Scouts lead volunteer Neil McKay said: “Young people have lost out on so much in the past year and our membership numbers show how many were unable to continue with Scouts due to lockdown.
“The good news is they are coming back in droves, so we need more people to help us ensure young people can meet friends, have fun and fulfil their potential by learning skills for life.
“Volunteering is good for communities, good for young people and good for you.”
The Darfield group, in particular, is most at-risk of folding, putting an end to its estimated 80-year history in the village.
Darfield is joined by Barnsley’s oldest branch, St George’s in the town centre, Goldthorpe, Wombwell, Monk Bretton, Darton, Royston, Penistone, Hoyland, Silkstone, Lundwood, Barugh Green, Ardsley and Central groups.
Over the next six months the Scouts will be running a series of locally-focused recruitment campaigns across the UK, including across Barnsley, designed to encourage those young people and adults who drifted away during the pandemic rejoin and to create new groups in areas of greatest need.
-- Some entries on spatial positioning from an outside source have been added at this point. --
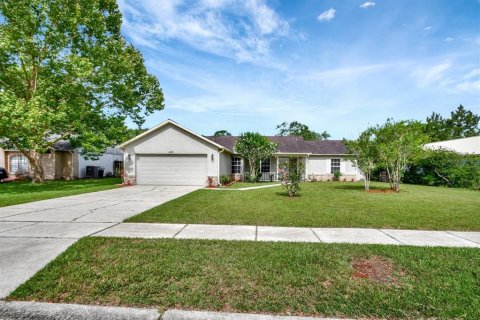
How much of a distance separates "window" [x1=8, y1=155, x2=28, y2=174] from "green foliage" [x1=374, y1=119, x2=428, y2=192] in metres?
29.2

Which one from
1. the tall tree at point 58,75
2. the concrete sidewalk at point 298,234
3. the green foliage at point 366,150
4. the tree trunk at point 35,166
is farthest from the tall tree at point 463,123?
the tree trunk at point 35,166

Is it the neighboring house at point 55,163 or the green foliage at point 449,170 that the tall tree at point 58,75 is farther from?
the green foliage at point 449,170

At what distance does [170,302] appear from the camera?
116 inches

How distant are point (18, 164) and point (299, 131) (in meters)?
55.8

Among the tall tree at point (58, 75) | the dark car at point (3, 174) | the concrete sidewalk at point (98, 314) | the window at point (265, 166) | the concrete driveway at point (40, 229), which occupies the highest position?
the tall tree at point (58, 75)

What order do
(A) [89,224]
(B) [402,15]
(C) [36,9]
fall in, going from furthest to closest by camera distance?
(C) [36,9] → (B) [402,15] → (A) [89,224]

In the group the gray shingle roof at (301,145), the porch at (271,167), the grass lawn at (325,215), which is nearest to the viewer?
the grass lawn at (325,215)

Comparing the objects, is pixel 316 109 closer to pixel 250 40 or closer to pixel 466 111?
pixel 250 40

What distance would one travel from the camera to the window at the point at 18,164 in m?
23.3

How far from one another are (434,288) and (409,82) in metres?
14.6

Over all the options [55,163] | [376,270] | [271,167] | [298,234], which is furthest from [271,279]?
[55,163]

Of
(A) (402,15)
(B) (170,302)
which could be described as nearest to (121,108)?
(A) (402,15)

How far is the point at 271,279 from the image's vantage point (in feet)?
11.3

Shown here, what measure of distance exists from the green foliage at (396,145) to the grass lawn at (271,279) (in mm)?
10967
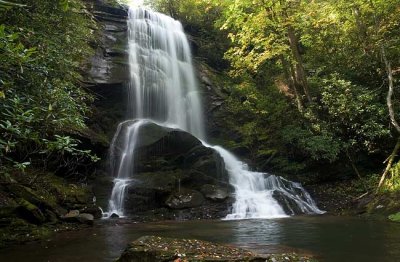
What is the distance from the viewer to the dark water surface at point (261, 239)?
6.87m

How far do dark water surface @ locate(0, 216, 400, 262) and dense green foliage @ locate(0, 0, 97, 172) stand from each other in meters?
1.85

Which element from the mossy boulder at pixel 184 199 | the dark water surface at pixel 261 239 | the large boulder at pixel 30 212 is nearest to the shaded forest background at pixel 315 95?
the large boulder at pixel 30 212

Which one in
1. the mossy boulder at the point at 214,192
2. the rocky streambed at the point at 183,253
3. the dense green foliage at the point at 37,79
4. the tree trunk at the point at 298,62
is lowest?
the rocky streambed at the point at 183,253

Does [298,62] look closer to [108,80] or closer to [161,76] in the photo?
[161,76]

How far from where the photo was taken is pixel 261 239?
855 centimetres

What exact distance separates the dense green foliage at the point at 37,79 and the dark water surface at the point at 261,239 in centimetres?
185

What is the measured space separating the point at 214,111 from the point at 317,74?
6661 millimetres

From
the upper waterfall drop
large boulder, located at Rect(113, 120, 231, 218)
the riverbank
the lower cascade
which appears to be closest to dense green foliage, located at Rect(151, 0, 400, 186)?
the lower cascade

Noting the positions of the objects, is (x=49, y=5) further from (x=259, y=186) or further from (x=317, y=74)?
(x=317, y=74)

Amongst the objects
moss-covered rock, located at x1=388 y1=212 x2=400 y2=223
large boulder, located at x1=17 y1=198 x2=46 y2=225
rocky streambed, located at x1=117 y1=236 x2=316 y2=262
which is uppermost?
large boulder, located at x1=17 y1=198 x2=46 y2=225

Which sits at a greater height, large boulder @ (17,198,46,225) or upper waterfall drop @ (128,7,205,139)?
upper waterfall drop @ (128,7,205,139)

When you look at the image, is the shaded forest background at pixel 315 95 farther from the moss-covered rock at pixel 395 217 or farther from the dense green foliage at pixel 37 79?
the moss-covered rock at pixel 395 217

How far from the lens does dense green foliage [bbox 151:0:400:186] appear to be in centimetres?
1565

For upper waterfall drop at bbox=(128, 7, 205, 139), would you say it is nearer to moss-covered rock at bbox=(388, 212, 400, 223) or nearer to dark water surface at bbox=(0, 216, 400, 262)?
dark water surface at bbox=(0, 216, 400, 262)
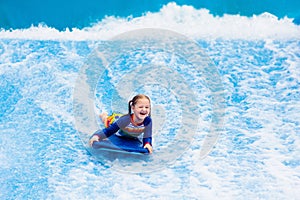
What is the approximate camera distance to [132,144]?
293 centimetres

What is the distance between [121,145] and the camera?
290 centimetres

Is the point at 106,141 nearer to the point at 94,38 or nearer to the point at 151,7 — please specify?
the point at 94,38

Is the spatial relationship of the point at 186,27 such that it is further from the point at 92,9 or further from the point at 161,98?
the point at 161,98

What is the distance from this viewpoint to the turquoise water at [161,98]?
2674 millimetres

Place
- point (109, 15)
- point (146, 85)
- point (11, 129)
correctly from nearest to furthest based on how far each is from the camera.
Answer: point (11, 129), point (146, 85), point (109, 15)

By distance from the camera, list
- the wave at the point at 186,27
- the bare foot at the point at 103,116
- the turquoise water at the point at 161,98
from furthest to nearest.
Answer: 1. the wave at the point at 186,27
2. the bare foot at the point at 103,116
3. the turquoise water at the point at 161,98

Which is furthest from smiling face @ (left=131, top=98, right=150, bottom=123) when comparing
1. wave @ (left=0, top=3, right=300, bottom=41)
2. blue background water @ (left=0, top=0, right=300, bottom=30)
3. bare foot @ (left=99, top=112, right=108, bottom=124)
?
blue background water @ (left=0, top=0, right=300, bottom=30)

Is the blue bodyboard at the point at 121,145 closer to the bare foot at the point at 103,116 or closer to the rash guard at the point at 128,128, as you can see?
the rash guard at the point at 128,128

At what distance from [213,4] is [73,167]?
120 inches

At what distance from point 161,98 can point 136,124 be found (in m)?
0.68

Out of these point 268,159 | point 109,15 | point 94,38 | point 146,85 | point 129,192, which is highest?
point 109,15

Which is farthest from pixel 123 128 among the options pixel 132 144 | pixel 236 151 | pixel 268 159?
pixel 268 159

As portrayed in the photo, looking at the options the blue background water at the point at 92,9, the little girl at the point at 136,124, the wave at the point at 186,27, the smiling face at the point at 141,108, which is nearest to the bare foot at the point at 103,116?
the little girl at the point at 136,124

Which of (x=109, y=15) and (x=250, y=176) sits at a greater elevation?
(x=109, y=15)
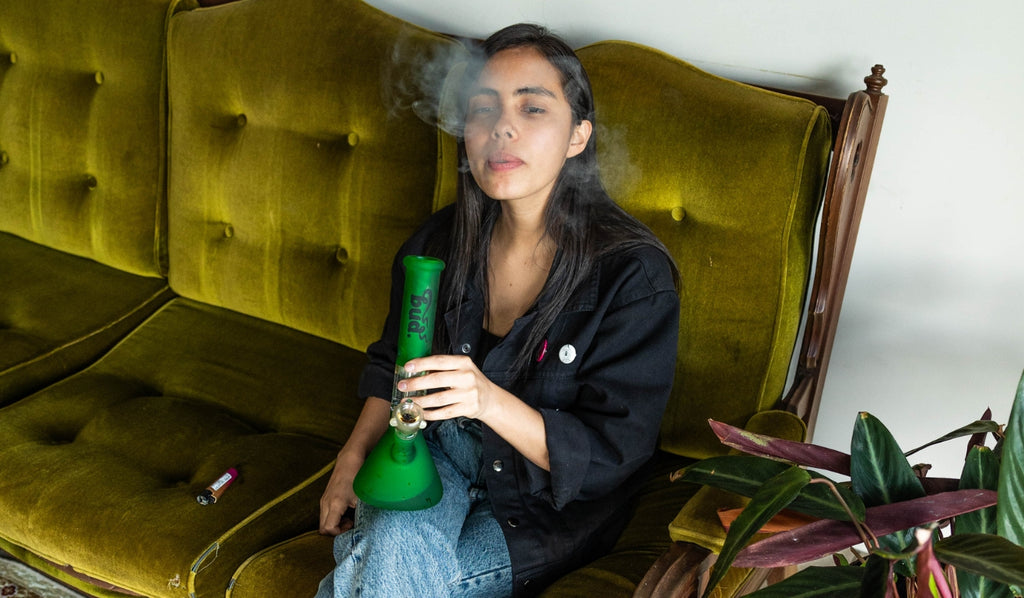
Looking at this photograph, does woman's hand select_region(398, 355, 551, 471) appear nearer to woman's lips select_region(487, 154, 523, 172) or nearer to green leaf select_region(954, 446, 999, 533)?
woman's lips select_region(487, 154, 523, 172)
The campaign will be designed to appeal to new adult volunteers and emphasis why volunteering is good for your health, happiness, skill development and family life.
Since the first lockdown, volunteers have provided thousands of hours of Zoom sessions, supported young people with at-home challenges and, when restrictions have allowed, have run socially-distanced meet-ups.
Brian Robinson, a volunteer from Penistone, said: “Scouting is a lifeline for those in areas of deprivation - during the pandemic it became a beacon of normality for young people and help them keep a positive mental attitude during a difficult time.
“I know that it helped me get through the last year as well.
“Scouting makes such a difference to young people’s lives in the long term, plus it’s a great way for adults to have fun, too.”